Семёнов знал, откуда «растут ноги» этого диагноза. Партийное руководство было разочаровано негативным мнением генерала о проведении, например, фестиваля молодёжи в Москве, XX съездом партии, а его реплика: «Мы в Архангельской области сажали кого надо, а они сажают кукурузу», – стала хитом в кулуарах власти и, судя по всему, той самой последней каплей. Поэтому рапорт об увольнении ему подписали, как говорится, «не глядя». За генералом оставили служебную «Волгу», пайки, поликлинику и невероятно большую по тем временам пенсию, наверное, для того, чтобы меньше разговаривал. И, напрочь забыли о существовании Героя Советского Союза.

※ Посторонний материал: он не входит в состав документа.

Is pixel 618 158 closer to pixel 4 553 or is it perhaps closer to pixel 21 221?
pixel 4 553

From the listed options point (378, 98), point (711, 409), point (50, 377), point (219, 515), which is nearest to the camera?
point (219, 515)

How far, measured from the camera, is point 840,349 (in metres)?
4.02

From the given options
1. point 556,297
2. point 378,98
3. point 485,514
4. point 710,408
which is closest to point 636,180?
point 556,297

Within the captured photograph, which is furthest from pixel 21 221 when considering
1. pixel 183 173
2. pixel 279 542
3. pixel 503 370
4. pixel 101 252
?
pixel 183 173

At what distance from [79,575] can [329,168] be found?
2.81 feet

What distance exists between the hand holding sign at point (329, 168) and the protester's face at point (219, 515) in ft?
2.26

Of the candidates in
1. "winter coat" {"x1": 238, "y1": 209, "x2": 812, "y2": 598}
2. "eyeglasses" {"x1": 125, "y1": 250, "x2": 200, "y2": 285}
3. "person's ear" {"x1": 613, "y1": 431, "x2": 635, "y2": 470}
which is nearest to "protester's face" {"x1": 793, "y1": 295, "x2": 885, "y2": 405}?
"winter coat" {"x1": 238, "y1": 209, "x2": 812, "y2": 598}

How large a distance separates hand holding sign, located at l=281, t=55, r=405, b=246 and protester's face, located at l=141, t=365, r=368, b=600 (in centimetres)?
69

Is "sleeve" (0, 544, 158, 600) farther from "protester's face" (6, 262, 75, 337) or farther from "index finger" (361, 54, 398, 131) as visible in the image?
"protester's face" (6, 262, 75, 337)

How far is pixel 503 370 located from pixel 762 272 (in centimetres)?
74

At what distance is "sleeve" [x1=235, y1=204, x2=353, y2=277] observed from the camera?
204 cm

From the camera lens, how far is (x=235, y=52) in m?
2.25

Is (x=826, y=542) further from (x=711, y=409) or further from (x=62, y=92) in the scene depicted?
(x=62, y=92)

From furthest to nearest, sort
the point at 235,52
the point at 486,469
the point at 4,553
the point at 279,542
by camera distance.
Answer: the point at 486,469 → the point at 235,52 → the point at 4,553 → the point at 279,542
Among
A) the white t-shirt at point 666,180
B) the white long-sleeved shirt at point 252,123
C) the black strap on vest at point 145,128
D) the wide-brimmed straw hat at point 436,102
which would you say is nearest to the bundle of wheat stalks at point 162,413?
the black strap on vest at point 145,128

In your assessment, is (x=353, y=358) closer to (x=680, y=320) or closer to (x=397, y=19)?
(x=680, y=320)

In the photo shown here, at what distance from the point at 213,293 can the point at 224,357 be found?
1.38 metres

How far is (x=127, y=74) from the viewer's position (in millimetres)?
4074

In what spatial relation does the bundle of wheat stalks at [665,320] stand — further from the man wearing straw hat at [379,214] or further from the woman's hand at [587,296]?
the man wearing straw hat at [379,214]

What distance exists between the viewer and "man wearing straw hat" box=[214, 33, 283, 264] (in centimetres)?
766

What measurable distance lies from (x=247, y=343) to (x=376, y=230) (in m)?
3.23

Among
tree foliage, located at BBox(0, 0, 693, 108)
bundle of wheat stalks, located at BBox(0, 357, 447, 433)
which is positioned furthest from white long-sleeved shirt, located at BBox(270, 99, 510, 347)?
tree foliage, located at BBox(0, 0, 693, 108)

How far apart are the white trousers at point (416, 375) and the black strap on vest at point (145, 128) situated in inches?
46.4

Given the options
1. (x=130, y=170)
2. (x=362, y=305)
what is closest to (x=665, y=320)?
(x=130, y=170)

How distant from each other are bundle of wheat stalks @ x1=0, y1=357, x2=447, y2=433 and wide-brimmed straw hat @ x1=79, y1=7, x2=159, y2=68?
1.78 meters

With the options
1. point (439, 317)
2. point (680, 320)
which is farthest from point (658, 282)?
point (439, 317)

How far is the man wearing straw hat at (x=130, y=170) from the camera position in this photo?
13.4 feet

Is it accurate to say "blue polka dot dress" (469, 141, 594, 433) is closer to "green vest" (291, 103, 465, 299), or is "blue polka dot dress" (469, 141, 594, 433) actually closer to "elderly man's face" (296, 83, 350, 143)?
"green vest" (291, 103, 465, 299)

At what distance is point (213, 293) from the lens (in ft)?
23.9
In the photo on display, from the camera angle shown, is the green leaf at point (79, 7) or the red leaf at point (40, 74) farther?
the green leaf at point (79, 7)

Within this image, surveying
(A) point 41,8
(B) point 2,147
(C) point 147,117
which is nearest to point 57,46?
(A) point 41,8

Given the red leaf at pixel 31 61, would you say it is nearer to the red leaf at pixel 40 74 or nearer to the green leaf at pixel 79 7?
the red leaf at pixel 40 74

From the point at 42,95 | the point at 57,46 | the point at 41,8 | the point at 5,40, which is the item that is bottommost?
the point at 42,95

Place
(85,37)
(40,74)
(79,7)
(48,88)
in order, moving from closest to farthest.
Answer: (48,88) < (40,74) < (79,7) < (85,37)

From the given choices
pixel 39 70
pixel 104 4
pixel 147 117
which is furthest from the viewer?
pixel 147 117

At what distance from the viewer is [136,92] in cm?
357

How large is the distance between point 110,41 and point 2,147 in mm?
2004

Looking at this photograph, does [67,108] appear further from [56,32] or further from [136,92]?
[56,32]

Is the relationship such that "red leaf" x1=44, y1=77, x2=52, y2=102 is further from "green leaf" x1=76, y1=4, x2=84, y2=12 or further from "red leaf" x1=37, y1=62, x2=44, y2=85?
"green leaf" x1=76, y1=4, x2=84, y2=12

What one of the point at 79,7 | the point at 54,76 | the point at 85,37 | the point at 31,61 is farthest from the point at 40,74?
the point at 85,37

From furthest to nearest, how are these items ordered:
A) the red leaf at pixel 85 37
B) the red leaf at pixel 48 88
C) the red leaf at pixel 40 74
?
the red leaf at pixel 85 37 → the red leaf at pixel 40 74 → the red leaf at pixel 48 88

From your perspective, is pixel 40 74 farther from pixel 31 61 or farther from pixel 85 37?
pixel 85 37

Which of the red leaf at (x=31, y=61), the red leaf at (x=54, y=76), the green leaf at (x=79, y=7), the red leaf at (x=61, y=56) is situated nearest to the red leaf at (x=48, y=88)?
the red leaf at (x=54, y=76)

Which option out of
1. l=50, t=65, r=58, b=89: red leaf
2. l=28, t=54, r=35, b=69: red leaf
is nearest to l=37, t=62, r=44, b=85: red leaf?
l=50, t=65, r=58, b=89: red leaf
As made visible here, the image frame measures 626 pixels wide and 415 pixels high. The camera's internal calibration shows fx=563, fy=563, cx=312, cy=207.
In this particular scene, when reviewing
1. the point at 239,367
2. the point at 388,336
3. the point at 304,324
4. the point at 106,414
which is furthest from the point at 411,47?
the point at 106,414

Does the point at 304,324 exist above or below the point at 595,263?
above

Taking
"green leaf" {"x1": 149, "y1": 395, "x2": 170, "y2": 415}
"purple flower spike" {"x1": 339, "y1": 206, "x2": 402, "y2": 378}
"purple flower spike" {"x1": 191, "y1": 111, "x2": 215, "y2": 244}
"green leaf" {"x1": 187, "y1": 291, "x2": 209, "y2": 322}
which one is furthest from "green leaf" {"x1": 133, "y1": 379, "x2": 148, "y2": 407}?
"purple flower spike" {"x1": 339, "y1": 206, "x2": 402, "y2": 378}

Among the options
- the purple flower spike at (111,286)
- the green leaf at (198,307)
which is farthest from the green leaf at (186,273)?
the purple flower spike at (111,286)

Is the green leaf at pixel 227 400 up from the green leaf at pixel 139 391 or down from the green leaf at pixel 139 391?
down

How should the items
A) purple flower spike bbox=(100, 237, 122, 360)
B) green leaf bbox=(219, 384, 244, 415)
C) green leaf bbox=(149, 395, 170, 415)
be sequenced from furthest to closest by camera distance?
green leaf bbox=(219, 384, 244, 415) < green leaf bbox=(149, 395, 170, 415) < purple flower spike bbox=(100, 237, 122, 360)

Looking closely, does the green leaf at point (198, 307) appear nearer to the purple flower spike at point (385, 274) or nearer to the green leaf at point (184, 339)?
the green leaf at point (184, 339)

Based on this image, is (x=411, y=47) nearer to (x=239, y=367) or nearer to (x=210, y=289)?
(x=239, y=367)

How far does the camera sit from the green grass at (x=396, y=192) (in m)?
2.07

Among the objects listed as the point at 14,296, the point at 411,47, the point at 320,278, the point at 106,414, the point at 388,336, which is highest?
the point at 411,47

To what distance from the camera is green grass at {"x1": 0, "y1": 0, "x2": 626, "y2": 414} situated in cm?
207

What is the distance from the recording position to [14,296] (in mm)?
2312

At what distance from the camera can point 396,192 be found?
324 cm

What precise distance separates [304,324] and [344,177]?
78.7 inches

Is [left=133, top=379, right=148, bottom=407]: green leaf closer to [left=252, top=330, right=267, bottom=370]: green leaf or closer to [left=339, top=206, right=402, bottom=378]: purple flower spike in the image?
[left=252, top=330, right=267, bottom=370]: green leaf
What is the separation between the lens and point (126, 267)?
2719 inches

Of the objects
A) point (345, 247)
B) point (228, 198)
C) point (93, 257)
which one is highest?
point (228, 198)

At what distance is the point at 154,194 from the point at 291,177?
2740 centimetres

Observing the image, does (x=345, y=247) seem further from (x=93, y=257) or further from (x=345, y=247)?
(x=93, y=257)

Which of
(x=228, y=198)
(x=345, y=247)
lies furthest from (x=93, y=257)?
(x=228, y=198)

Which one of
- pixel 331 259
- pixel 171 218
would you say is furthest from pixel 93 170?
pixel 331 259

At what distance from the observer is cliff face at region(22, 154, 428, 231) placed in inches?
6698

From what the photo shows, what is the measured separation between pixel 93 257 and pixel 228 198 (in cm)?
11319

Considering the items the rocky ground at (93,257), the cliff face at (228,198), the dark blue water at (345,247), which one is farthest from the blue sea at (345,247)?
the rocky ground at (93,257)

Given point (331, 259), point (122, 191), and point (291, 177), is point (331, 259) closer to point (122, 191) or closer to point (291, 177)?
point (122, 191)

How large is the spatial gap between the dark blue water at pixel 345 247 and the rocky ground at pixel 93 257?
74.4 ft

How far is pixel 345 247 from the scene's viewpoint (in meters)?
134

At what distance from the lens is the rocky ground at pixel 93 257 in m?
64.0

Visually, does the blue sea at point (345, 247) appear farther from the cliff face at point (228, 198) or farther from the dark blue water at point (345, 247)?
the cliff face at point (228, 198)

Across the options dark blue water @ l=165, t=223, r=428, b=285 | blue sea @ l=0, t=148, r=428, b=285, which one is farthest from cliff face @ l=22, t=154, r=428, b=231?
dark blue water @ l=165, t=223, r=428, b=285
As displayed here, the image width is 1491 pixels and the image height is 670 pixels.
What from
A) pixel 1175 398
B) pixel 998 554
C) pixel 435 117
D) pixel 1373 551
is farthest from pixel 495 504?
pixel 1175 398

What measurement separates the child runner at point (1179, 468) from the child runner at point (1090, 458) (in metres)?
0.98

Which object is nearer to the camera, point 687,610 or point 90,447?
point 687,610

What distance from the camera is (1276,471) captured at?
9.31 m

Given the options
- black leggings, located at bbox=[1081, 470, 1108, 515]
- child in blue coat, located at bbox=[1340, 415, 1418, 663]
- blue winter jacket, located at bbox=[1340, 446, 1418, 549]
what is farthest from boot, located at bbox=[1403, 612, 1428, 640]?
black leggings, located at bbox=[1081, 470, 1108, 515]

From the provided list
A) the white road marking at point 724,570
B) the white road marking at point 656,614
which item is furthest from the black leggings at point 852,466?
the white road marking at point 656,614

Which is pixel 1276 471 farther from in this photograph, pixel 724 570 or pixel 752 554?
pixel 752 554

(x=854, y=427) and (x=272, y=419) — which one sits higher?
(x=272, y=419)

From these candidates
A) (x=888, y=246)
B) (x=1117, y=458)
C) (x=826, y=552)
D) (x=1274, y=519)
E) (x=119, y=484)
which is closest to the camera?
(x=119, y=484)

Теперь галлюцинации редко тревожили опального генерала, лишь приходили ему видения из полуголодного, дореволюционного детства – побои отца и похороны матери, это он помнил хорошо. Однако чаще всего ему снилась фигура человека в цилиндре и длинном дорогом сюртуке. Опираясь на трость, он медленно, словно призрак, исчезал в предутреннем, густом петербургском тумане, будто и не существовал вовсе. Но бумажка в руках мальчишки, на которой был каллиграфическим подчерком написан какой-то адрес, говорила: это не мираж и не привидение, а реальный человек. В чём он и убедился, найдя указанный в записке дом. На его фасаде была не очень заметная, скромным шрифтом обозначенная надпись: «ОХРАННОЕ ОТДЕЛЕНИЕ».

Сегодня под утро ему приснился совсем другой, необычный сон. Он увидел, как из камеры выводят двух женщин, надевают им на головы мешки и ведут по гулкому, скользкому от сырости и плесени коридору на улицу. Там, у красной кирпичной стены, человек в тельняшке и кожанке трижды выстрелил из маузера одной из них в голову. Потом затолкал труп в огромную бочку с бензином и, медленно прикурив папиросу, бросил в нее спичку, которая летела, казалось, целую вечность. Огромный всполох пламени высветил чёрную машину, которая стояла в самом углу кремлёвского гаража. Другая женщина уже сидела в ней и, подслеповато щурясь, с ужасом смотрела на огонь.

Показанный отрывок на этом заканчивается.